No caso da repetição, também é preciso exercer a criatividade, diz Wilcox, para retirar dela a chatice. Para isso, ele tem três sugestões.
A primeira é apresentar os argumentos (ou fatos) de forma diferente, a cada vez. Repetir a mesma coisa, da mesma forma, chega a dar sono, como contar carneirinhos, ele diz. Por exemplo, um ponto pode ser apresentado de forma oral, em uma vez, de uma forma demonstrativa (como com a apresentação de um vídeo), outra vez, e na forma de uma exibição física, outra vez.
A segunda é melhorar a versão da história a cada vez que ela é repetida. O advogado deve começar com uma versão mais simples e aumentar a sua força nas seguintes, para não perder a audiência. Por exemplo, em vez de apresentar todos os elementos de uma vez, pode fazê-lo por etapas. Começar com um testemunho verbal, voltar ao assunto depois com fotos ou vídeos e, na próxima oportunidade, fazer uma exibição demonstrativa.
É a mesma coisa que apresentar descrições em capítulos: uma abertura curta e contundente na primeira oportunidade, um relato mais detalhado na segunda, e uma análise, também contundente, para finalizar. Os "capítulos" devem, no entanto, ser separados por um "desvio de assunto" ou de procedimento — se não, a apresentação dos fatos se torna uma enorme, quem sabe cansativa, descrição. Cada "história" deve aumentar em intensidade. Para o professor, isso pode ser um tanto difícil, mas é possível ser feito com boa preparação.

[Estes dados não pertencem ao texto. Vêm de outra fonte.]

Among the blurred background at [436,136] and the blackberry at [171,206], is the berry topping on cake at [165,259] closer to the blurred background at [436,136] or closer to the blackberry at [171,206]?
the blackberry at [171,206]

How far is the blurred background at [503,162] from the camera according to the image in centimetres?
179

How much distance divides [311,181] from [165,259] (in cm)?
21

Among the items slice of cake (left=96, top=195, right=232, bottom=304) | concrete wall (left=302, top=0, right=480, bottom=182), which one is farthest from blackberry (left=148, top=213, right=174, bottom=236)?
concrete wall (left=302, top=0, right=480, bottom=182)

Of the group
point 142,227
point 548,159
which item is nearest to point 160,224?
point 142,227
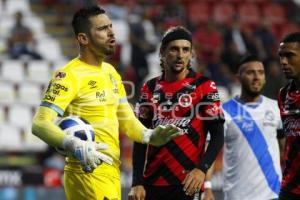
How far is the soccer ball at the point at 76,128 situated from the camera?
6.16m

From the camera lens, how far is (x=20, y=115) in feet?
52.4

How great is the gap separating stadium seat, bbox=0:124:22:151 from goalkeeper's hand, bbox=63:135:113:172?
928 centimetres

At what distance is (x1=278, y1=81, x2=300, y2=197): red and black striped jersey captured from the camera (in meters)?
7.00

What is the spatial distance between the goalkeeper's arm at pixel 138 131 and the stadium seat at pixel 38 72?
10.0 meters

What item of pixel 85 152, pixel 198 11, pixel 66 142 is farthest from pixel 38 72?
pixel 85 152

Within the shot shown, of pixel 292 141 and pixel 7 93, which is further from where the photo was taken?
pixel 7 93

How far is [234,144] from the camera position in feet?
28.2

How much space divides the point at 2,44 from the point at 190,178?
11205mm

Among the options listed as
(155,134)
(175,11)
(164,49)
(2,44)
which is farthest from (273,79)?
(155,134)

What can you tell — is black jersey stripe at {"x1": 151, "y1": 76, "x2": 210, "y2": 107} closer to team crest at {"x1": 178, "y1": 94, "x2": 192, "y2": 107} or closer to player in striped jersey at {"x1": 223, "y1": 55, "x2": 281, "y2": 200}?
team crest at {"x1": 178, "y1": 94, "x2": 192, "y2": 107}

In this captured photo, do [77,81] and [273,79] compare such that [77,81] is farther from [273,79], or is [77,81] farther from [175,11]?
[175,11]

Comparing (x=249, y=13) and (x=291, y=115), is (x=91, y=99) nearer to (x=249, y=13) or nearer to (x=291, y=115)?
(x=291, y=115)

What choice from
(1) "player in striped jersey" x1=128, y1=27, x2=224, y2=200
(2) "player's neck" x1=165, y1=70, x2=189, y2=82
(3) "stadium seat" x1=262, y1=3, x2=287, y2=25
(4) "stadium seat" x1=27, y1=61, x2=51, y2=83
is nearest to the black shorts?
(1) "player in striped jersey" x1=128, y1=27, x2=224, y2=200

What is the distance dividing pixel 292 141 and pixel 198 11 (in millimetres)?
13898
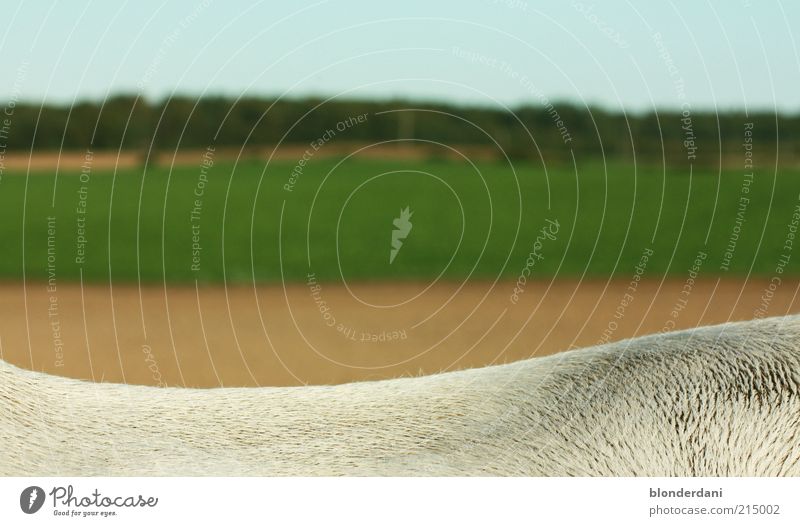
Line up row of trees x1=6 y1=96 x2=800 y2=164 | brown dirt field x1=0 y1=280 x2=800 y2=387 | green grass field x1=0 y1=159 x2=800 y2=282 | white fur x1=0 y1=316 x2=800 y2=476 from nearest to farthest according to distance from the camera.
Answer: white fur x1=0 y1=316 x2=800 y2=476 → brown dirt field x1=0 y1=280 x2=800 y2=387 → row of trees x1=6 y1=96 x2=800 y2=164 → green grass field x1=0 y1=159 x2=800 y2=282

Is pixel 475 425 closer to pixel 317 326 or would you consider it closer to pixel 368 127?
pixel 317 326

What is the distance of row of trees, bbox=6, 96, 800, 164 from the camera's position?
21.8ft

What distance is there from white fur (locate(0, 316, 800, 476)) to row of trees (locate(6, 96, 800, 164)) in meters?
3.92

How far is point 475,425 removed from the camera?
4.11 feet

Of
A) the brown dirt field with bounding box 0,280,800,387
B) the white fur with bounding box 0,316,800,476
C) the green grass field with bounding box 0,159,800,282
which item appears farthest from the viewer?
the green grass field with bounding box 0,159,800,282

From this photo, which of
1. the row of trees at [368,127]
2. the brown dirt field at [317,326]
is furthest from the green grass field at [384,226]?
the row of trees at [368,127]
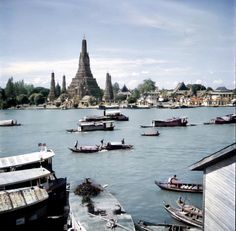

A terceira exige ainda mais criatividade e, principalmente, preparação: é preciso manter a "história" interessante para não perder audiência. "O advogado pode repetir informações o dia todo se conseguir manter o interesse dos jurados", diz Wilcox. Ele sugere que os advogados examinem a série de filmes de Rocky Balboa. A história é sempre a mesma — e bem fraquinha, por sinal: ele tem de enfrentar adversários imbatíveis. Mas as montagens das sequências de treinamento, com músicas excepcionais para a prática de exercícios físicos, segundo o gosto popular, garantiram o sucesso de bilheteria. "À exceção de Rocky V, que foi bem ruinzinho", ele comenta.
O melhor exemplo de histórias repetitivas bem-sucedidas, em sua opinião, é a série do espião James Bond. "O público não só não se importa com a repetição, mas a desfruta, porque cada nova versão é tão ou mais interessante que a anterior." Os jurados são como o público de cinema ou de televisão: uma vez que a repetição é interessante, eles darão toda a atenção ao advogado, ele garante.
A importância da repetição é indiscutível, porque se os jurados se esquecerem de um ponto crítico do caso, o resultado pode ser ruim. Mas se o advogado não consegue torná-la interessante e corre o risco de perder a atenção dos jurados, é melhor não usar esse recurso, porque todo seu trabalho pode ficar prejudicado. Entretanto, a boa preparação recompensa, quando os jurados partem para a deliberação com "ideias" favoráveis bem fixadas em suas mentes.
João Ozorio de Melo é correspondente da revista Consultor Jurídico nos Estados Unidos.